Uniformly most reliable three-terminal graph of dense graphs

TL;DR

This paper investigates the most reliable three-terminal dense graphs, providing specific constructions for certain parameters and proving non-existence in some cases, advancing understanding of network reliability in dense graph classes.

Contribution

It characterizes the existence and structure of uniformly most reliable three-terminal graphs in dense graphs, including new constructions and non-existence results for various parameters.

Findings

Identifies locally most reliable three-terminal graphs for different edge probabilities.
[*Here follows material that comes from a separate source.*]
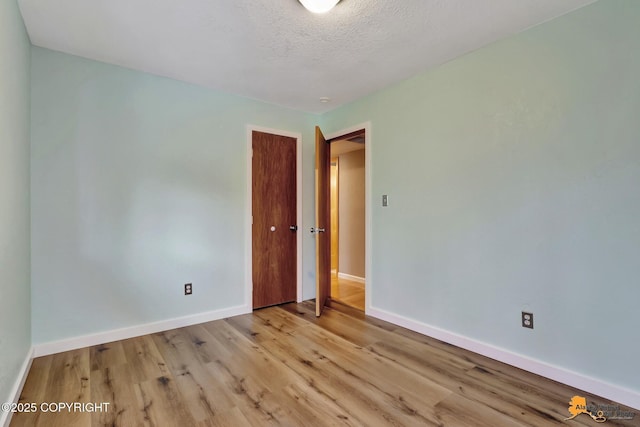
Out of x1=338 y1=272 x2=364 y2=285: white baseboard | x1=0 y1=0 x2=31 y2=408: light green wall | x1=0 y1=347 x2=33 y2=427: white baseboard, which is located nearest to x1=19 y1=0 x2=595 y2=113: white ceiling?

Proves non-existence of uniformly most reliable three-terminal graphs for certain dense graph parameters.

Provides explicit examples of uniformly most reliable graphs for specific small cases.

Abstract

A graph $G$ with $k$ specified target vertices in vertex set is a $k$-terminal graph. The $k$-terminal reliability is the connection probability of the fixed $k$ target vertices in a $k$-terminal graph when every edge of this graph survives independently with probability $p$. For the class of two-terminal graphs with a large number of edges, Betrand, Goff, Graves and Sun constructed a locally most reliable two-terminal graph for $p$ close to $1$, and illustrated by a counterexample that this locally most reliable graph is not the uniformly most reliable two-terminal graph. At the same time, they also determined that there is a uniformly most reliable two-terminal graph in the class obtained by deleting an edge from the complete graph with two target vertices. This article focuses on the uniformly most reliable three-terminal graph of dense graphs with $n$ vertices and $m$ edges. First, we give the locally most reliable three-terminal graphs of $n$ and $m$ in certain ranges for $p$ close to $0$ and $1$. Then, it is proved that there is no uniformly most reliable three-terminal graph with specific $n$ and $m$, where $n\geq7$ and $\binom{n}{2}-\lfloor\frac{n-3}{2}\rfloor\leq m\leq\binom{n}{2}-2$. Finally, some uniformly most reliable graphs are given for $n$ vertices and $m$ edges, where $4\leq n\leq 6$ and $m=\binom{n}{2}-2$ or $n\geq5$ and $m=\binom{n}{2}-1$.